Surabaya, CakrawalaNews.co | Pemerintah Kota (Pemkot) Surabaya mengambil langkah tegas terhadap penyelenggaraan parkir tak berizin. Sebanyak 250 titik parkir usaha di berbagai wilayah Surabaya resmi disegel karena belum mengantongi izin resmi penyelenggaraan parkir.
Wali Kota Surabaya, Eri Cahyadi, mengimbau seluruh pelaku usaha yang fasilitas parkirnya ditutup sementara untuk segera melengkapi perizinan sesuai aturan yang berlaku.
Eri menegaskan bahwa pengurusan izin parkir tidak merugikan pelaku usaha. Berdasarkan Undang-Undang Hubungan Keuangan antara Pemerintah Pusat dan Pemerintahan Daerah (UU HKPD), skema pembagian hasil pajak parkir justru sangat menguntungkan pemilik usaha.
“Dari hasil pajak parkir, 90 persen menjadi hak pemilik persil atau pelaku usaha. Sedangkan Pemkot Surabaya hanya menerima 10 persen untuk Pendapatan Asli Daerah (PAD),” jelas Eri Cahyadi.

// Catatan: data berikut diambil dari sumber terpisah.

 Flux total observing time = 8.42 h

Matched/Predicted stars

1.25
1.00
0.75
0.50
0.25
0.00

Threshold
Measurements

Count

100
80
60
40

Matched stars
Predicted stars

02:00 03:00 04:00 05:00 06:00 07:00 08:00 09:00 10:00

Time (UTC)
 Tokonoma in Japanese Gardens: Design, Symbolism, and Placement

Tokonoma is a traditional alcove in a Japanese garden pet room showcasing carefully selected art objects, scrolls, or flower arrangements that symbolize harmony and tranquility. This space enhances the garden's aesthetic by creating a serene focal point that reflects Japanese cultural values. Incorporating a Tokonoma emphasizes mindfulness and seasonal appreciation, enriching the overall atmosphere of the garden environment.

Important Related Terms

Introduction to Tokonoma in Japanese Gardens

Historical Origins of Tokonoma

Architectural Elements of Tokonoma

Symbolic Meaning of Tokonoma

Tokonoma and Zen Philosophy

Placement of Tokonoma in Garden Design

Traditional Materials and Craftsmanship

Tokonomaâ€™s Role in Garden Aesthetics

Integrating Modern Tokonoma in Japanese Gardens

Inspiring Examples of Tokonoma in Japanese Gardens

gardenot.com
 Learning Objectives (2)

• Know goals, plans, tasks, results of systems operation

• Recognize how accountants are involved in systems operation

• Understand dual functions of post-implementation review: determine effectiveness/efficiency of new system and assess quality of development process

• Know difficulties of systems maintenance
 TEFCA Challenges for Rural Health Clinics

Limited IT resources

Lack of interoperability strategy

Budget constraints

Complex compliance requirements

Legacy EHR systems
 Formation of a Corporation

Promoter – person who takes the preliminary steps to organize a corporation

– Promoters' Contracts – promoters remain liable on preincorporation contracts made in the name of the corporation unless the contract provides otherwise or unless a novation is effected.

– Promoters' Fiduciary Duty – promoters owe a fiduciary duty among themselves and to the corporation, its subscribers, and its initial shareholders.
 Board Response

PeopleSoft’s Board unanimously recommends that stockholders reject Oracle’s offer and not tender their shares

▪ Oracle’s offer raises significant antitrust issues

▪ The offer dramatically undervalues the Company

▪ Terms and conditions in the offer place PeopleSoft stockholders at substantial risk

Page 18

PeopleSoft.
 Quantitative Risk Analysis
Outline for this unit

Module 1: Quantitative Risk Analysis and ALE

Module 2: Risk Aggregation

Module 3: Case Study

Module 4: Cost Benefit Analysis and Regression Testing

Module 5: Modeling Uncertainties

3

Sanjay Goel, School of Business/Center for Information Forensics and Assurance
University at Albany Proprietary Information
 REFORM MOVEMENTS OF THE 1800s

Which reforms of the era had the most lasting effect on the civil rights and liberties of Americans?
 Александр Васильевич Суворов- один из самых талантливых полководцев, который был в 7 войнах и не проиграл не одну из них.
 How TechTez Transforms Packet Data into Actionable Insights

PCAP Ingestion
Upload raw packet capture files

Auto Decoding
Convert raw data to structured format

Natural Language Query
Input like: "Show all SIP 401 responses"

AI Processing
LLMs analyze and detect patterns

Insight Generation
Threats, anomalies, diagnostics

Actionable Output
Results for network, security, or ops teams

Ia menambahkan, tanpa perizinan yang jelas, pengawasan perparkiran menjadi lemah dan memicu kebocoran retribusi daerah.
Selain soal pendapatan daerah, kelengkapan izin parkir dinilai sangat penting untuk melindungi konsumen.
Menurut Eri, perizinan resmi akan mengatur kepastian hukum dan pembagian tanggung jawab jika terjadi hal yang tidak diinginkan di area parkir.
“Dengan izin parkir yang jelas, ada kepastian hukum. Jika ada barang atau sepeda motor pengunjung yang hilang, sudah diatur siapa yang bertanggung jawab,” tegasnya.
Menjawab pertanyaan masyarakat mengenai beberapa toko modern berjejaring yang tetap buka sementara gerai lainnya ditutup, Eri menjelaskan bahwa penindakan dilakukan murni berdasarkan kepatuhan hukum per lokasi usaha, bukan berdasarkan nama atau merek.
Gerai Berizin tetap diizinkan beroperasi seperti biasa dan gerai belum berizin ditutup sementara hingga izin parkir dipenuhi.
Oleh karena itu, Eri mendorong para pemilik atau pengelola gerai yang belum berizin untuk mencontoh pengelola lain yang sudah taat aturan.
“Pemiliknya kan berbeda-beda meskipun nama toko modernnya sama. Saya berharap contohlah gerai lain yang sudah punya izin,”* pungkasnya.